Exercice court 1. Dans le texte sur l'exposition « Mind the Gap », dans quelle ville Nicolas Aguirre vit-il et travaille-t-il ?

── Passage extrait ──

Juqu’au 19 décembre 2020, la galerie chantiersBoîteNoire accueille Nicolas Aguirre pour « Mindthe Gap », première exposition personnelle en Europe de cet artiste franco-équatorien qui vit et travaille à Montpellier.
« Mind the Gap » rassemble un peu plus d’une dizaine de pièces (dessins, sculpture, ready-made, néon). Leur accrochage dans les deux salles de la galerie ne manque pas d’intriguer, de fasciner, de déranger et d’interroger le visiteur…
Dès que l’on pénètre dans la grande salle voûtée d’ogive, la photographie (Escargot, 2020) utilisée comme visuel de l’exposition, capte le regard et pique immédiatement la curiosité.
Sur un fond de ciel bleu, les tiges de plantes qui émergent d’un vase rouge au col étroit sont couvertes de petits escargots blancs. Bien entendu, on pense tout de suite à la caragouille rosée agglutinée en grappe sur les branches de fenouil à la recherche de l’humidité nocturne et que l’on voit communément autour de la Méditerranée…
Au centre de la salle, deux vases (Don contre don). Le premier en terre, dont les morceaux sont grossièrement recollés, est posé sur une caisse de transport où on remarque une accumulation de timbres de la poste équatorienne. Le second en bois, dont la forme évoque les ateliers d’Anduze, est carbonisé.
Sur le mur du fond, un kilim (Vase éclaté, 2020), tapis tissé par un artisan turc, représente un vase en terre qui vole en éclat et révèle une poterie fissurée…
À l’évidence, ces trois pièces sont liées, mais par quoi ? Don contre don fait semble-t-il référence au Potlatch des cultures amérindiennes. Cette pratique don dans le cadre des partages symboliques est-elle une invitation en direction du visiteur et du collectionneur ?
Un fragment d’une colonne carrée en granite sert de socle à deux objets : un morceau de bois calciné et un livret de 1833 qui rassemble les « taxes des parties casuelles de la boutique du pape, pour la remise, moyennant argent, de tous les crimes et péchés... »

───
── Entrée ──

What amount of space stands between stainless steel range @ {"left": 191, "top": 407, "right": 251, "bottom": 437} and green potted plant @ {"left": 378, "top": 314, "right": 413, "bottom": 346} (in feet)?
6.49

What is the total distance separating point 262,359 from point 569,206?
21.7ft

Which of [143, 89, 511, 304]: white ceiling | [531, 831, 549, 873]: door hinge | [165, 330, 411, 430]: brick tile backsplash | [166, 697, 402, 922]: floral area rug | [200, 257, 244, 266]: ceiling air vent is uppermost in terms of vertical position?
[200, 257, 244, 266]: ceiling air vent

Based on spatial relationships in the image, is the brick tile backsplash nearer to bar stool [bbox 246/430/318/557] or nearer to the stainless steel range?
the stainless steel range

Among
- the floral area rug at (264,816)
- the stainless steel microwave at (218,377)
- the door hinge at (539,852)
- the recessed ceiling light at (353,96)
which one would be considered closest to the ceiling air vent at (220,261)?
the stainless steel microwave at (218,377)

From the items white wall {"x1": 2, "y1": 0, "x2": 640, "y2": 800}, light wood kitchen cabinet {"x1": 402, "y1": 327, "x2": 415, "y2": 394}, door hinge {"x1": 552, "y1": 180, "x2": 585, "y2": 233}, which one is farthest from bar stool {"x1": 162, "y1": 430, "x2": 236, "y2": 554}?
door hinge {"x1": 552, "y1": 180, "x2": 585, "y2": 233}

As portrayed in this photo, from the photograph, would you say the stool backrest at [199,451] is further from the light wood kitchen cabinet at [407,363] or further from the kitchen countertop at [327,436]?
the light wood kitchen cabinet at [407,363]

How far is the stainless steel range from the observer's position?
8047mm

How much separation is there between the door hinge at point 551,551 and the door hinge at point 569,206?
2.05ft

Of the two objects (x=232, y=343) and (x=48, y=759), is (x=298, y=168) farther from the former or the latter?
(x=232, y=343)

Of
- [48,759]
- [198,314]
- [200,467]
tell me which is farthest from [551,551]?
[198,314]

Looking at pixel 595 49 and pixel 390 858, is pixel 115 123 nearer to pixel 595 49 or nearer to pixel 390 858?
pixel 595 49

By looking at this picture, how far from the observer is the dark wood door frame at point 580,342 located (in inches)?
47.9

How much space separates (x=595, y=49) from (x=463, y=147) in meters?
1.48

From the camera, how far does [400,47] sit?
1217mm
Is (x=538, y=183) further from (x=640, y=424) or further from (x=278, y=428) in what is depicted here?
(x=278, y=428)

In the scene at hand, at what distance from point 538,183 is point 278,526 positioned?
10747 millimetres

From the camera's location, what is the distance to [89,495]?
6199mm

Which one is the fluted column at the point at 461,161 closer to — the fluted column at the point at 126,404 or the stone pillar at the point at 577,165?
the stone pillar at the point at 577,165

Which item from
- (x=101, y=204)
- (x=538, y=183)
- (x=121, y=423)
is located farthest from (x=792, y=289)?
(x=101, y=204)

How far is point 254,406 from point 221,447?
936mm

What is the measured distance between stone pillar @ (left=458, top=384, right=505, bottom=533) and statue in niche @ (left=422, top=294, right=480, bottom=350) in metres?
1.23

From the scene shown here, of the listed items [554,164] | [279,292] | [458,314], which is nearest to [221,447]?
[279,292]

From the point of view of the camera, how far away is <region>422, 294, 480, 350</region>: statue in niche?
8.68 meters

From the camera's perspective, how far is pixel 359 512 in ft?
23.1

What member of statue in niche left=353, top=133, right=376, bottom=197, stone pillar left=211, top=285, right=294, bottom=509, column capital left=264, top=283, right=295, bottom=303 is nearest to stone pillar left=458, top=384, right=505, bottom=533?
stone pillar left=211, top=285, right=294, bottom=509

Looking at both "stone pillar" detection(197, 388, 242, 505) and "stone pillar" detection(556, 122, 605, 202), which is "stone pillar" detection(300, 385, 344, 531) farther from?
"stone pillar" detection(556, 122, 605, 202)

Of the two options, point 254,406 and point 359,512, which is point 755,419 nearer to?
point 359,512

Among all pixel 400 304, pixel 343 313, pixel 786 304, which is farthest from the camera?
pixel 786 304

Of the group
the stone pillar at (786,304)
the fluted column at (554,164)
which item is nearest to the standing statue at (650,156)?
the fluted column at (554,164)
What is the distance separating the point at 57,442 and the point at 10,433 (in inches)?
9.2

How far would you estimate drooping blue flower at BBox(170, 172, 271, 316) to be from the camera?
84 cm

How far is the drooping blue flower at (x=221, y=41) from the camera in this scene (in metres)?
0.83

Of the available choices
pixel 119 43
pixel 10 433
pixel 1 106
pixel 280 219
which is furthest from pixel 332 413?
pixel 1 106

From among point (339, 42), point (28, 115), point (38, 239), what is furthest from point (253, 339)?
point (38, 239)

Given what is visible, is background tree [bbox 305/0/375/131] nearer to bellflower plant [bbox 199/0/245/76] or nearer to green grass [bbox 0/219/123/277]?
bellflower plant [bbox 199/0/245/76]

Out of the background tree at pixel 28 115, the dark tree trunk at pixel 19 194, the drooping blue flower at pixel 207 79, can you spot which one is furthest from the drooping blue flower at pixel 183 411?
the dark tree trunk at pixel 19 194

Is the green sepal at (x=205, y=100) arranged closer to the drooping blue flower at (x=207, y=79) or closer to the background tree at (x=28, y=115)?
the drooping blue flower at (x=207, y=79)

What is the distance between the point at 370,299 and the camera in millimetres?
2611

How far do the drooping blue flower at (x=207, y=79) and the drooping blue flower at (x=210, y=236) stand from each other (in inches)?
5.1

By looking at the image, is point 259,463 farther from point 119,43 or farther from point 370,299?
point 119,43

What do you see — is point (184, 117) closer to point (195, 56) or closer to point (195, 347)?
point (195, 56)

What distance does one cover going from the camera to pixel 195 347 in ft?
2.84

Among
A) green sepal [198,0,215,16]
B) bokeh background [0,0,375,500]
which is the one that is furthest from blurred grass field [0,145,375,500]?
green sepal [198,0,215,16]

───

Exercice court 2. Réécris en tableau Markdown les lignes des enregistrements, depuis la ligne contenant « By looking at the » jusqu'à la fin des enregistrements incluse, sans les lignes vides. Utilise les colonnes « N° » et « Ligne d'enregistrement ».

Résultat attendu 1. À Montpellier.

Résultat attendu 2.
| N° | Ligne d'enregistrement |
|---|---|
| 1 | By looking at the image, is point 259,463 farther from point 119,43 or farther from point 370,299? |
| 2 | point 119,43 |
| 3 | What do you see — is point (184, 117) closer to point (195, 56) or closer to point (195, 347)? |
| 4 | point (195, 56) |
| 5 | What distance does one cover going from the camera to pixel 195 347 in ft? |
| 6 | 2.84 |
| 7 | Among |
| 8 | A) green sepal [198,0,215,16] |
| 9 | B) bokeh background [0,0,375,500] |
| 10 | which is the one that is furthest from blurred grass field [0,145,375,500]? |
| 11 | green sepal [198,0,215,16] |